Meaning of Semiconductor Composite
Meaning of the semiconductor composite firstly lies in semiconductor particles having different energy band structure which make the use of narrow bandgap semiconductor to sensitize the nanoparticle semiconductor with wide band gap possible; secondly, that the energy difference between the quadratic element composite semiconductor will benefit to the photo-generated carriers injecting from one energy level of semiconductor microparticle to the another, resulting in a long-term effective charge separation; in addition, different metal ions due to its complex nature and different charge to generate excess charge, also to increase its ability to capture electrons or protons in the semiconductor, so as to enhance the activity of the photocatalyst. Common semiconductor composite photocatalysts are: WO3/α-Fe2O3、WO3/CeO2、WO3/Y2O3、WO3/TiO2、WO3/CdS/W ect..
WO3/α-Fe2O3/W Semiconductor Composite Photocatalyst
A small amount of metal W powder in the composite WO 3 / α-Fe 2 O 3 / W can enhance the catalytic activity of the catalyst. The principle is not only because of the nature of the catalytic metal; the same time, due to the electron-rich on the metal, reducing the concentration of electrons on the surface of the semiconductor, thereby reducing the composite of electron and holes on the surface of the semiconductor (in an aqueous solution, since the impurity level of the interface presence, appearance is the main compound semiconductor within the composite followed), thus accelerating the electron transfer, improve the photocatalytic activity of the semiconductor. Meanwhile, the study also showed that a 1% is the most appropriate amount of adding W.
α-Fe 2 O 3 is a P-type semiconductor, WO 3 is the n-type semiconductor, according to a literature report: n-type semiconductor incorporated P-type semiconductor will bring a high photocatalytic activity. WO 3 has the band gap of 2.4eV~2.8eV, since the P-type of α-Fe 2 O 3 has the band gap of 2.3eV , n-type WO 3 band gap is 2.8eV (take the high-end), a combination of both will broaden the band gap of the photocatalyst to 2.3eV~2.8eV, thereby greatly improving the absorption rate of visible light, thereby enhancing the catalytic activity of WO 3 photocatalyst.
WO3/CeO2 Composite Photocatalyst
Studies have shown that the matrix WO 3 doped CeO 2 can improve the photocatalytic activity, the principle is: When the photocatalyst is subjected to sufficient excitation light energy, band transition of both WO < sub> 3 and CeO 2 occurs at the same time, due to their differences in the valence band and the conduction band energy level, tungsten trioxide conduction band electron transfer to a lower energy level CeO 2 of the conduction band and aggregate, while the photogenerated holes gather in the higher levels of WO 3 valence band. Separation efficiency of photogenerated electrons and holes on this basis is higher than the pure WO 3 and CeO 2, so as to enhance its catalytic activity.
WO3/CdS/W Composite Photocatalyst of Wastewater Treatment
Experimental studied the depth treatment of dyeing wastewater by using WO 3 / CdS / W composite photocatalyst, the results showed that under conditions of the appropriate component mass ratio of WO 3 : CdS : W = 60: 39: 1, the COD, color removal rate of dyeing wastewater respectively reached 69.8% and 71.0%.

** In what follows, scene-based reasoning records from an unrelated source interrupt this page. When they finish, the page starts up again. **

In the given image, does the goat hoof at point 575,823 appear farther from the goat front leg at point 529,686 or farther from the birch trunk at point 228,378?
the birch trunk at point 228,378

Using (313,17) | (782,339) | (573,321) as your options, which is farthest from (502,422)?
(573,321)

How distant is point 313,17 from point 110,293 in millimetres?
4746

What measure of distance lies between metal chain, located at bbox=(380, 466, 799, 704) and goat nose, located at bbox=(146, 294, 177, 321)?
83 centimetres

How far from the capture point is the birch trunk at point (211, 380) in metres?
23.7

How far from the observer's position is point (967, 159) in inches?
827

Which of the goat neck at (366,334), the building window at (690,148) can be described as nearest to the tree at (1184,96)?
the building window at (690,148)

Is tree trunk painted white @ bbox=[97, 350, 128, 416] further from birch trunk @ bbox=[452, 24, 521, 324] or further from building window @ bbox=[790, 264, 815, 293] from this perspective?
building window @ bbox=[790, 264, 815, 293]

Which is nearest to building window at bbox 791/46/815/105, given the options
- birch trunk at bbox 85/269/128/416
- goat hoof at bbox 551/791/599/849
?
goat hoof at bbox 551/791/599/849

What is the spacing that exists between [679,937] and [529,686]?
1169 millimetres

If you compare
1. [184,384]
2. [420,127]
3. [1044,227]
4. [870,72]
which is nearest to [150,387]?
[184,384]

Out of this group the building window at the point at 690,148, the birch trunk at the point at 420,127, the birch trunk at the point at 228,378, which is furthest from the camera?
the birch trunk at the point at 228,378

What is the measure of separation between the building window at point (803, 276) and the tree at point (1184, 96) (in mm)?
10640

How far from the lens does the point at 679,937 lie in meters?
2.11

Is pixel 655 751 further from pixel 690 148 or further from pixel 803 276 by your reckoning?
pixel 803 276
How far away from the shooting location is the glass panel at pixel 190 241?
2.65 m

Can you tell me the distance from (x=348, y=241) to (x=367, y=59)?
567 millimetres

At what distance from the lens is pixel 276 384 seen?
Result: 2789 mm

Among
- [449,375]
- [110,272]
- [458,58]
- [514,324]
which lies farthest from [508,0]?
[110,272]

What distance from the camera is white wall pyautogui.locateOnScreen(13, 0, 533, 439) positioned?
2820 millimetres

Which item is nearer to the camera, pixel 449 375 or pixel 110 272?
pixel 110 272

There are two forms of crystal of cadmium sulfide (CdS): α- formula presents in the form of lemon yellow powder; β- formula presents in the form of orange powder. High purity of CdS is a semiconductor with excellent property, which has a strong visible light photoelectric effect, and can be applied in the production like photoelectric cells, solar battery, light-sensitive resistors, photocatalyst ect.. Studies have shown that adding an appropriate amount of CdS into WO3 can improve the catalytic activity of the photocatalyst. That is because WO3 has the larger band gap of Eq = 2.8eV, and the CdS has the smaller band gap of is Eq = 2.12eV, the composite use of WO3 and CdS will substantially increasing the absorption rate of visible light.
New Tungsten Trioxide Composite Photocatalyst
In recent years, the development and application of new photocatalytic materials attracted researchers' attention, such as WO 3 and graphene composite photocatalysts, which is reported that can completely degrade Rhodamine B within 15 minutes.
Because of the porous structure and special composition, the discovered tungsten trioxide - graphene photocatalyst has shown an excellent performance. The tungsten trioxide nano-framework can efficiently absorb the visible light due to multiple reflections in the pores. Also, the generated charges will quickly transfer to the graphene, thus to avoid the charge recombination. In addition, graphene nanosheets exposed on the surface of the photocatalyst, which guarantees the π-π contamination between graphene and dye pollutant, and thus lead to high absorption rate of catalyst material on the substrate. These combined features enhance the degradation of dye pollutants by the photocatalysis.